■ **Text section**:
————
I disagree with Eliezer’s comments on inclusive genetic fitness (~25:30) on Dwarkesh Patel’s podcast—particularly his thought experiment of replacing DNA with some other substrate to make you healthier, smarter, and happier.
Eliezer claims that evolution is a process optimizing for inclusive genetic fitness, (IGF). He explains that human agents, evolved with impulses and values that correlate with but are not identical to IGF, tend to escape evolution’s constraints and satisfy those impulses directly: they adopt kids, they use contraception, they fail to take maximum advantage of their ability to become a sperm donor, and so on. Smart people would even be willing to have their kid’s genes replaced with something other than DNA, and as long as the kid would straightforwaredly benefit, they’d be fine with it.
Once we get to the point of this thought experiment, though, I do not think it is correct to say that evolution is optimizing for IGF. Just as the body is merely the vehicle for the gene, the gene is merely the vehicle for information. Evolution is optimizing for self-replicating information, and DNA just happens to be a convenient molecule for this purpose. And evolution isn’t adaptive or forward-looking. The optimization process it generates is purely mechanical in nature, like a rock rolling downhill.
If we could keep our survival-and-replication information the same, while replacing our DNA with some other storage mechanism, that would be perfectly in accord with the optimization process evolution is running. Eliezer seems to think that a total rewrite to the DNA would be losing information. I would argue that if the vehicle is still able to perform and replicate as effectively as before, then the information relevant to evolution has been perfectly preserved—only the genetic sequence is lost, and that’s the mere vehicle for the replication-relevant information. Evolution doesn’t care about the DNA sequence. It acts on the replication-relevant information.
————
■ **Information supplied**:

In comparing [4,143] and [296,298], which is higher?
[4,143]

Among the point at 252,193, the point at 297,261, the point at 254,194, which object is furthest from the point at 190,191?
————
■ **Task directions**:
In the text above on inclusive genetic fitness, find the examples given of how human agents escape evolution's constraints to satisfy their impulses directly. Please list every one of them.

■ **Response box**:
- They adopt kids.
- They use contraception.
- They fail to take maximum advantage of their ability to become a sperm donor.